■ RECORDS FOR THIS EXERCISE:
==================================================
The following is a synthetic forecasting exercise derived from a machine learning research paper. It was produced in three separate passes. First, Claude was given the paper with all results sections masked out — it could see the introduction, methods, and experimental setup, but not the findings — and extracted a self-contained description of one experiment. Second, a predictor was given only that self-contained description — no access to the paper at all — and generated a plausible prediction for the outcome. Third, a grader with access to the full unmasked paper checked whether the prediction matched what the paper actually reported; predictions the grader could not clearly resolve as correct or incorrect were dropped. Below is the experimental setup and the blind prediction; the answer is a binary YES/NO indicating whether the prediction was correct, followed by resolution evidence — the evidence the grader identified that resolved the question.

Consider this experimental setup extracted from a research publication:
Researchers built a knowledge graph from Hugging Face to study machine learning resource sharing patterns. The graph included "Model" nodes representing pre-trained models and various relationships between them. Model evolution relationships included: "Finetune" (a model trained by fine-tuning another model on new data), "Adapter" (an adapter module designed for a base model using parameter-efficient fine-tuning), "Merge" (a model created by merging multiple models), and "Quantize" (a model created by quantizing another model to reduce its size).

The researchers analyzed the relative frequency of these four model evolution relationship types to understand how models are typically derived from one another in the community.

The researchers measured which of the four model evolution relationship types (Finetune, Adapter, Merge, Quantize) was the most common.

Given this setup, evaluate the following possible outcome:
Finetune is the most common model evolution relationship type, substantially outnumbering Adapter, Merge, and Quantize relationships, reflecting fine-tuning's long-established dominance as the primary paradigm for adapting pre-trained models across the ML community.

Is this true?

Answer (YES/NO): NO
==================================================
■ WHAT THE TASK ASKS: The answer should be one number, namely how many lines of the entries above include the string "most".

■ ANSWER: 2